2026年4月7日、シニア・介護衣料専門の株式会社ケアファッションは、75歳以上の男女500名を対象とした「更衣動作(着替え)に関するアンケート」の結果を公表しました。調査は2026年2月17日〜20日にオンラインで行われたものです。
人生100年時代を迎え、身体機能の変化に合わせた「自立した着替え」を支える衣料品への、高い潜在的ニーズが明らかになっています。
調査で判明した「着替えのリアルな悩み」
加齢に伴う身体機能の低下により、かつて当たり前だった動作が少しずつ負担に変わり始めている実態が浮き彫りとなりました。
負担を感じる動作の1位は「靴下の着脱」

60歳以前と比較して負担を感じるようになった動作として、「靴下の着脱(46.8%)」が最多となりました。

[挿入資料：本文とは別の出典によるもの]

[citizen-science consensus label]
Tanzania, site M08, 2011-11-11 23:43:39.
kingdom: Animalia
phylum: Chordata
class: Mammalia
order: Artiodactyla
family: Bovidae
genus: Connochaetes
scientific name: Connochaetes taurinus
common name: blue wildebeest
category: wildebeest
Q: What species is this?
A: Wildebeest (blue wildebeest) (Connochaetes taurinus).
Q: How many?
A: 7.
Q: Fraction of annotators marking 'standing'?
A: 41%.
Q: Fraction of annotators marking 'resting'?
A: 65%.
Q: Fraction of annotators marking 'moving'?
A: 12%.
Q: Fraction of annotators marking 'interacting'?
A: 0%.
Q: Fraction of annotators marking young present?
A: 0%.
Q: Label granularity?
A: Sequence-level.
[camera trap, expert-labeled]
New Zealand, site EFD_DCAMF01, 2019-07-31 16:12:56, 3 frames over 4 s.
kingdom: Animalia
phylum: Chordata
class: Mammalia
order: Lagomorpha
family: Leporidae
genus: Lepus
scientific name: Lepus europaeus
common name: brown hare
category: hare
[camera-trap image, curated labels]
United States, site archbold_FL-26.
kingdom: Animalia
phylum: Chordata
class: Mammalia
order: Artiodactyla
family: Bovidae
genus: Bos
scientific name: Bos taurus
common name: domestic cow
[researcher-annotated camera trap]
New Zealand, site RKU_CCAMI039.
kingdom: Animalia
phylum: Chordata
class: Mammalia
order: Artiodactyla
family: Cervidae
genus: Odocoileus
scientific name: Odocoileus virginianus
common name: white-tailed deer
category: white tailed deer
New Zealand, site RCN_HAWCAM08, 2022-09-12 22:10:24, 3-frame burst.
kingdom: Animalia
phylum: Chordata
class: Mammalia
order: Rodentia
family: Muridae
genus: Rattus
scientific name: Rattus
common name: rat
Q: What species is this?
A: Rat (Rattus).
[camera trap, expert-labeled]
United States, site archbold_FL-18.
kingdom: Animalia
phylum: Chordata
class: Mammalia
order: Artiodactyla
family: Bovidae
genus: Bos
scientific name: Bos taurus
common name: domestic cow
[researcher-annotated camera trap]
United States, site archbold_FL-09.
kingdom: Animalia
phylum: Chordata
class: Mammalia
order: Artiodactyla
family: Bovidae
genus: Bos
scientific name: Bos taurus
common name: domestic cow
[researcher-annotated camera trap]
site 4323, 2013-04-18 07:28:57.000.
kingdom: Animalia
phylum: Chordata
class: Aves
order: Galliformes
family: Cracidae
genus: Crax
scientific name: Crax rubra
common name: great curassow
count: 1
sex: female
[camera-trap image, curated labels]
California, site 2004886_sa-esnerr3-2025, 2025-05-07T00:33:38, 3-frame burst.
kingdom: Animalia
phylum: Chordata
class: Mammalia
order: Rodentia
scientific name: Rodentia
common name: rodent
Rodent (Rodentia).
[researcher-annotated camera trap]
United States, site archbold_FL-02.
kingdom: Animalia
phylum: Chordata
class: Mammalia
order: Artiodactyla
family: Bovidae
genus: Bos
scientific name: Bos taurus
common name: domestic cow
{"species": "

次いで「ボタンの留め外し(36.6%)」が挙がっており、前かがみの姿勢や指先の細かな動きを伴う動作に課題を感じる人が多いことがわかります。
ストレスがない層にも潜む「機能性」への需要
現在、着替えにストレスを「全くない・あまりない」と答えた層は約77.6%を占めますが、ストレスが「全くない」と答えた人に限っても約33〜39%が伸縮性や摩擦の少なさを必要と感じていることが判明しました。
日常生活に支障が出る前から、よりスムーズな動作を支える衣類を求める潜在的な需要が存在しています。
悩みを解決する「機能性衣料」の提案

調査で上位に挙がった「ひっかかりにくい生地(44.8%)」や「生地の伸び縮み(43.6%)」といった声に応える、最新の商品群が紹介されています。
「おしりスルッと®パンツ」で自立をサポート
西宮協立リハビリテーション病院と共同開発されたこのパンツは、ウエスト部分の表裏に滑りの良い生地を採用。握力が弱い方や立ち上がり動作に不安がある方でも、軽い力でスムーズに引き上げられる設計です(パジャマ商品は実用新案登録済み)。
伸縮率160%以上の「NOBI AID®(ノビエイド)」
リハビリ病院や介護施設での試作・試着を通じて、生地の突っ張りが着脱の大きな障壁であると判明し、開発されました。
驚異的な伸縮性を持ちながら、着用後の見た目の美しさも追求しています。首や袖口の開口部が広がり、日常の着脱動作が驚くほど楽になる設計です。
多彩な留め具と履きやすい靴下
ボタンの留め外しが難しい方向けに、マグネットボタンやワンタッチテープなど最大7種類の留め具を展開。
また、着脱が難しい靴下に対しても、履き口を伸ばしやすい「足首ゴムなしタイプ」や「取っ手つきタイプ」など、身体機能の変化に寄り添うラインナップを揃えています。
編集部より
今回の調査結果で興味深いのは、着替えに「困っていない」と答える方の中にも、実は「もっと楽に動ける服」を求める層が確実に存在するという点です。
介護が必要になってから服を選ぶのではなく、日々の生活をより軽やかにするためにユニバーサルファッションを取り入れるという、新しい選択肢が広がりつつあります。
「着やすさ」を追求しながらも「おしゃれ」を諦めないケアファッションの取り組みは、高齢者のQOL(生活の質)と自立を支える大きな力となるでしょう。